Like many of us, quarantine, social distancing and a lack of TV sports programming have adjusted my daily pre-bedtime tv hour to Netflix. After finishing Tiger King, we moved on to the Scottish romance—Outlander. If you are unfamiliar, think of a mix of the Hallmark Channel and Game of Thrones set primarily in Scotland in the mid-1700s. Now finishing the 3rd and final season, the depth of my Scottish vocabulary is now rivaling my Yiddish. Applying this new language set to the ongoing economic recovery, one which is demonstrating fits and starts paralleling the stalls and re-openings of COVID-19 harmed hotspots, I think it is appropriate to classify the small economic rebound as a W shaped “Weecovery.”


As foreshadowed last quarter, quick and forceful countercyclical fiscal ($2.3T Cares Act) and monetary measures (13 new Special Purchase Vehicles and a $2T expansion in the Fed’s balance sheet) have lifted equity prices and reversed some of the recessionary effects of the COVID-19 shutdown. In response, there was a sharp decline in the unemployment rate from 14.7% in April to 11.1% in June and Purchasing Manager Indices jumped to over 50%. With the anticipation of further economic gains to come, broad stock indices recorded large gains between 16-24% during the quarter. While all indices gained during the quarter, large-cap growth indices again outperformed, further stretching their spread to large-cap value and small-caps since December of 2016. From January 1, 2017 to July 8th 2020, the Russell Large Cap Growth Index has doubled while Large Value and Small Caps have each gained just 10%.

▶ **Supplied material**
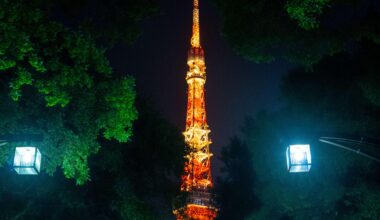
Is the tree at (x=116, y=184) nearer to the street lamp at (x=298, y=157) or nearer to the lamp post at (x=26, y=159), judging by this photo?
the lamp post at (x=26, y=159)

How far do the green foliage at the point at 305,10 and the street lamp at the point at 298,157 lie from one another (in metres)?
2.62

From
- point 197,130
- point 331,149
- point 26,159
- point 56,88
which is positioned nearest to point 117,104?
point 56,88

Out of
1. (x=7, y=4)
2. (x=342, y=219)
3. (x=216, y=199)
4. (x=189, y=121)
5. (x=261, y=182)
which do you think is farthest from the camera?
(x=189, y=121)

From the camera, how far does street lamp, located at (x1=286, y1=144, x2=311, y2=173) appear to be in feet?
24.7

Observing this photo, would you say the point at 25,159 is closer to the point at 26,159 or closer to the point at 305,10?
the point at 26,159

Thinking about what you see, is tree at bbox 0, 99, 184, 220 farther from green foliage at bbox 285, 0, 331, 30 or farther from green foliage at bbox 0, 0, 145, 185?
green foliage at bbox 285, 0, 331, 30

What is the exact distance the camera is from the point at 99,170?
1611 cm

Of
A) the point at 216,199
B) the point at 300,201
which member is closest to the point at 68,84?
the point at 300,201

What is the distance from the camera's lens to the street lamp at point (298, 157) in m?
7.54

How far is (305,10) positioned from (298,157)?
2.98 meters

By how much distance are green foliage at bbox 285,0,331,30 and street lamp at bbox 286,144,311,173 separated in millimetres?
2621

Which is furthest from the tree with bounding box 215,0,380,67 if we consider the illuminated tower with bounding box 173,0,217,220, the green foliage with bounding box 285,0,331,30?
the illuminated tower with bounding box 173,0,217,220

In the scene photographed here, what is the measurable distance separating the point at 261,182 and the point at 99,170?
10.4m

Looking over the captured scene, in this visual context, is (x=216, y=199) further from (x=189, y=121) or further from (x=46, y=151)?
(x=189, y=121)
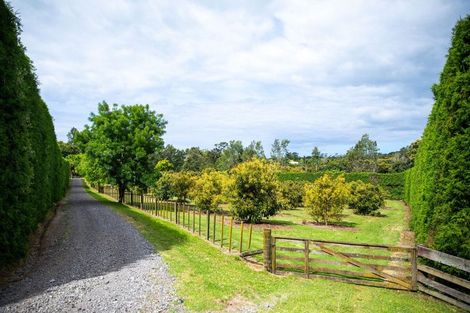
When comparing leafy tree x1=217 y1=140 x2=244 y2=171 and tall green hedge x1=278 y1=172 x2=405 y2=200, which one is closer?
tall green hedge x1=278 y1=172 x2=405 y2=200

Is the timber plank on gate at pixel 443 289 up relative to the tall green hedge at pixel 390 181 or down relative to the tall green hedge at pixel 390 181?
down

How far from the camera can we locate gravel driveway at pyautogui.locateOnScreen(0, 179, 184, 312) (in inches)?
271

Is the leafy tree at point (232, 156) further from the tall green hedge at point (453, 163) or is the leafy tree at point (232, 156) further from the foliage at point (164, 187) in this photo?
the tall green hedge at point (453, 163)

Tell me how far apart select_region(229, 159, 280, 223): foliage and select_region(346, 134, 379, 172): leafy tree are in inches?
2903

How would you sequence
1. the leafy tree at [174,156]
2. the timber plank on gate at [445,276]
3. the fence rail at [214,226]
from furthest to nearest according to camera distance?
1. the leafy tree at [174,156]
2. the fence rail at [214,226]
3. the timber plank on gate at [445,276]

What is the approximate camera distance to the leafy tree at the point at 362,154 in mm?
87625

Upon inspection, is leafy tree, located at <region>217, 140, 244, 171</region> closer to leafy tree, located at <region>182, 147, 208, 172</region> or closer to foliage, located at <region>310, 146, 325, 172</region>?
leafy tree, located at <region>182, 147, 208, 172</region>

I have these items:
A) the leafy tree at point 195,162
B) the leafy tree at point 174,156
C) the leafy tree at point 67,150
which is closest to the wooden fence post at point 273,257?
the leafy tree at point 195,162

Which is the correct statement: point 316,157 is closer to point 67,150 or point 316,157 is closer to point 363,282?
point 67,150

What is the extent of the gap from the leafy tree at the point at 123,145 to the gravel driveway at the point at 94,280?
1654 centimetres

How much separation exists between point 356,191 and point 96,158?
26.0 metres

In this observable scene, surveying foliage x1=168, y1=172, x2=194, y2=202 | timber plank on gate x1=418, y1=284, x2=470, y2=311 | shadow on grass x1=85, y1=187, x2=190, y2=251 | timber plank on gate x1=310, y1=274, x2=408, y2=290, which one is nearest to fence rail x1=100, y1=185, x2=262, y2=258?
shadow on grass x1=85, y1=187, x2=190, y2=251

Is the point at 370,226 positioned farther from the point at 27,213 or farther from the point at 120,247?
the point at 27,213

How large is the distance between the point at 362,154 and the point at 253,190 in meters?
81.1
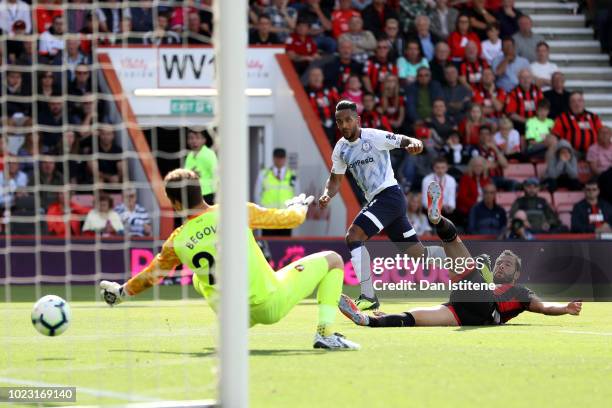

▶ **About this exercise**
Write the next part of the quarterly market commentary on the "Weecovery," picking up after its last sentence. You can ignore the data.

▶ **Output of the task**
Two or 2000?

Persistent nominal and relative gains in large-cap growth stocks vis-a-vis all other stocks noted above has complicated stock selection and risk management. As the advance stretches over 3.5 years, extreme valuations of large-cap growth stocks have spilled into both index valuation and concentration. Since growth stocks have a larger portion of their cash flows further in the future than cyclical or value stocks, their higher bond duration benefits from both low and falling interest rates. Together with intrinsically high free cash flow margins, big grower trailing P/Es have been bid-up to 110 and forward P/Es to 71. The relative trailing big grower P/E of 110 is a record 4.5 times greater than the market (excluding periods of negative earnings). Additionally, the relative free cash flow yield at -3.25% is also higher than the prior peaks in growth outperformance seen during the tech-led Go-Go run of the 1960s, the Nifty-Fifty of the 1970s or of the New Economy of the late 1990s. Concentration in the five “near-monopolies”, Microsoft, Apple, Amazon, Google and Facebook, are now over 18% of the market’s total capitalization. As of the beginning of the third quarter, the two largest companies, Microsoft and Apple, had a combined 10% weight that became larger than the total weight of the Russell 2000 within the Russell 3000 index. From a risk management/volatility perspective, it is now becoming more difficult to mathematically justify increasing the portfolio weight of just two companies versus a diversified bucket of 2000 companies.

Vaccine!

In early July, U.S. COVID-19 infections accelerated from the springtime curve, flattening to surpass three million total cases. As the shape of the new infection rate curve first accelerated, then flattened and then accelerated again, a corresponding outperformance in growth vs. value occurred. An accelerating infections curve or second wave limits business and school openings, helping the non-cyclical, or growth, cohort, while prospects of a slowing new infection rate or vaccine progress has helped cyclical, or value, stocks. Growth is also the relative beneficiary of political wrangling over a near term fiscal stimulus package to bridge the cliff of the July-ending unemployment insurance surplus.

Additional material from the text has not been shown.